EXERCISE BRIEF:
Print the entire listing. Each line must match the original exactly.

RECORDED DATA:
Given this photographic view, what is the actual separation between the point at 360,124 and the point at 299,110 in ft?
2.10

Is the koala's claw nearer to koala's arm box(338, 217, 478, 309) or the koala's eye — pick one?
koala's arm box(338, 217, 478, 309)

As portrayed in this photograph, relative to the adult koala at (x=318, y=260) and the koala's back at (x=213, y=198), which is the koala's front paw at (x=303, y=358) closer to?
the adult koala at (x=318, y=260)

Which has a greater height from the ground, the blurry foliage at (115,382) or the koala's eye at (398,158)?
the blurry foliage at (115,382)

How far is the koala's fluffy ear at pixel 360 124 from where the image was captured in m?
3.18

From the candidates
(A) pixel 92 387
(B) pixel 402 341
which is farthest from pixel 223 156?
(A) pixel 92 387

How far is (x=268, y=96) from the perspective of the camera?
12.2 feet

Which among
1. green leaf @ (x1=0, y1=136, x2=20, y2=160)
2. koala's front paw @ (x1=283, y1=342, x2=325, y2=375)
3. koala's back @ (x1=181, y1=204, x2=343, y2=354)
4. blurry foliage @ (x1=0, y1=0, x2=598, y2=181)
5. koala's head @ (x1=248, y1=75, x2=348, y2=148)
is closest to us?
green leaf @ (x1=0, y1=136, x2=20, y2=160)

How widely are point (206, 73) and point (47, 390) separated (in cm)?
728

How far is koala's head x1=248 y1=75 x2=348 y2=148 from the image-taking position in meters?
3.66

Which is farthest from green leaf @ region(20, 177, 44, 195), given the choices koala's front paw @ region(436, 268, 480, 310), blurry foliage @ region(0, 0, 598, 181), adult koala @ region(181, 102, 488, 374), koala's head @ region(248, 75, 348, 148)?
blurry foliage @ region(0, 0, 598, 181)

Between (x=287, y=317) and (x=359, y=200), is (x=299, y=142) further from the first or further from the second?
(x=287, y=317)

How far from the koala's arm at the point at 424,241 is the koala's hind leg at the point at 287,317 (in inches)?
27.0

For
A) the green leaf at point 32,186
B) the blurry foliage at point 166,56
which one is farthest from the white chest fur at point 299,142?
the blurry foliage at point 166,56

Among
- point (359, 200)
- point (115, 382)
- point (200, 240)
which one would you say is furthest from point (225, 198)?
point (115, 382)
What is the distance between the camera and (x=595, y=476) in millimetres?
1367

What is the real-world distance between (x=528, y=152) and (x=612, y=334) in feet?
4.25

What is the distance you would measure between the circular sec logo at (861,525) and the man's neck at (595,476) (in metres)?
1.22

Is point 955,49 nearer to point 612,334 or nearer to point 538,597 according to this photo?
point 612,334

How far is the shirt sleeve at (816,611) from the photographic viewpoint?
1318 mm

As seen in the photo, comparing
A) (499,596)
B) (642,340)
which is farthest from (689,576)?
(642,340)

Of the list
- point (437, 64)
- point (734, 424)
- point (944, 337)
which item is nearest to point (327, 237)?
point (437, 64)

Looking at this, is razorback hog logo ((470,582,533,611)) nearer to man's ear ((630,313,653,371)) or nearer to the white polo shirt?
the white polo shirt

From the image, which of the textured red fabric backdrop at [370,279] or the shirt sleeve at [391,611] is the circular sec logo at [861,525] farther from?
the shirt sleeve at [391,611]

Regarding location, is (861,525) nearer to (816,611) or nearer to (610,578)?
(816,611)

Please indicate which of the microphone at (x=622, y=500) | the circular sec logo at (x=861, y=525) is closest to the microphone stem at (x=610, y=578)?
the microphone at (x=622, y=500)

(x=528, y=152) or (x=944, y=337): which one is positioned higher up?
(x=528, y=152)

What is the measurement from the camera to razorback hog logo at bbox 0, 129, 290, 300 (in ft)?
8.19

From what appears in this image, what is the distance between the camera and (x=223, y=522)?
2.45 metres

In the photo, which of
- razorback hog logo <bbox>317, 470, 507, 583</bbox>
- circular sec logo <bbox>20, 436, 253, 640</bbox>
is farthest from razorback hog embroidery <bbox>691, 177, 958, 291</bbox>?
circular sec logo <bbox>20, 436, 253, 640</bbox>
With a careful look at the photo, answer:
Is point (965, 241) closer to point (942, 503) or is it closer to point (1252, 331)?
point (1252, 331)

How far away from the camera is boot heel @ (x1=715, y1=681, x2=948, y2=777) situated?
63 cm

REPLY:
Given this photographic view, what is the actual separation between the point at 360,124 and the point at 299,110 in ft?
2.10

Is the koala's claw nearer to koala's arm box(338, 217, 478, 309) or the koala's eye — pick one?
koala's arm box(338, 217, 478, 309)

As portrayed in this photograph, relative to the adult koala at (x=318, y=260) and the koala's back at (x=213, y=198), which is the koala's front paw at (x=303, y=358) closer to?
the adult koala at (x=318, y=260)

Which has a greater height from the ground, the blurry foliage at (115,382) or the koala's eye at (398,158)?
the blurry foliage at (115,382)

How far is the koala's fluffy ear at pixel 360 124 from where the image was captured in m?
3.18

From the candidates
(A) pixel 92 387
(B) pixel 402 341
which is farthest from pixel 223 156?
(A) pixel 92 387

How far is (x=268, y=96) from the perspective of the camera?
12.2 feet

Which among
1. green leaf @ (x1=0, y1=136, x2=20, y2=160)
2. koala's front paw @ (x1=283, y1=342, x2=325, y2=375)
3. koala's back @ (x1=181, y1=204, x2=343, y2=354)
4. blurry foliage @ (x1=0, y1=0, x2=598, y2=181)
5. koala's head @ (x1=248, y1=75, x2=348, y2=148)
is closest to us?
green leaf @ (x1=0, y1=136, x2=20, y2=160)

How widely are point (206, 73) and point (47, 390) separated (in cm)?
728

How far is koala's head x1=248 y1=75 x2=348 y2=148 from the image-taking position in meters?
3.66

Which is farthest from green leaf @ region(20, 177, 44, 195), given the choices koala's front paw @ region(436, 268, 480, 310), blurry foliage @ region(0, 0, 598, 181), adult koala @ region(181, 102, 488, 374), koala's head @ region(248, 75, 348, 148)?
blurry foliage @ region(0, 0, 598, 181)

Between (x=287, y=317) and (x=359, y=200), is (x=299, y=142) further from the first or further from the second?
(x=287, y=317)

How far from the koala's arm at the point at 424,241 is the koala's hind leg at the point at 287,317 (in inches)?
27.0

For
A) the green leaf at point 32,186
B) the blurry foliage at point 166,56
which one is farthest from the white chest fur at point 299,142?
the blurry foliage at point 166,56

Among
- point (359, 200)
- point (115, 382)
- point (200, 240)
which one would you say is furthest from point (225, 198)?
point (115, 382)
What is the distance between the camera and (x=595, y=476) in millimetres?
1367

What is the real-world distance between (x=528, y=152) and (x=612, y=334) in feet?
4.25

What is the distance you would measure between the circular sec logo at (861,525) and the man's neck at (595,476) (in metres)?
1.22

Is point 955,49 nearer to point 612,334 or nearer to point 538,597 according to this photo?
point 612,334

How far is the shirt sleeve at (816,611) from the photographic viewpoint?
1318 mm

As seen in the photo, comparing
A) (499,596)
B) (642,340)
which is farthest from (689,576)?
(642,340)

Of the list
- point (437, 64)
- point (734, 424)
- point (944, 337)
which item is nearest to point (327, 237)?
point (437, 64)

Looking at this, is razorback hog logo ((470,582,533,611)) nearer to man's ear ((630,313,653,371)) or nearer to the white polo shirt?
the white polo shirt

From the image, which of the textured red fabric backdrop at [370,279] or the shirt sleeve at [391,611] is the circular sec logo at [861,525] farther from?
the shirt sleeve at [391,611]

Regarding location, is (861,525) nearer to (816,611) or nearer to (610,578)?
(816,611)

Please indicate which of the microphone at (x=622, y=500) | the circular sec logo at (x=861, y=525) is closest to the microphone stem at (x=610, y=578)?
the microphone at (x=622, y=500)

(x=528, y=152) or (x=944, y=337): which one is positioned higher up?
(x=528, y=152)

What is the measurement from the camera to razorback hog logo at bbox 0, 129, 290, 300 (in ft)?
8.19

From what appears in this image, what is the distance between the camera and (x=223, y=522)?
2.45 metres

In the photo, which of
- razorback hog logo <bbox>317, 470, 507, 583</bbox>
- circular sec logo <bbox>20, 436, 253, 640</bbox>
is farthest from razorback hog embroidery <bbox>691, 177, 958, 291</bbox>?
circular sec logo <bbox>20, 436, 253, 640</bbox>
With a careful look at the photo, answer:
Is point (965, 241) closer to point (942, 503) or is it closer to point (1252, 331)?
point (1252, 331)

How far away from the camera is boot heel @ (x1=715, y1=681, x2=948, y2=777) situated?
63 cm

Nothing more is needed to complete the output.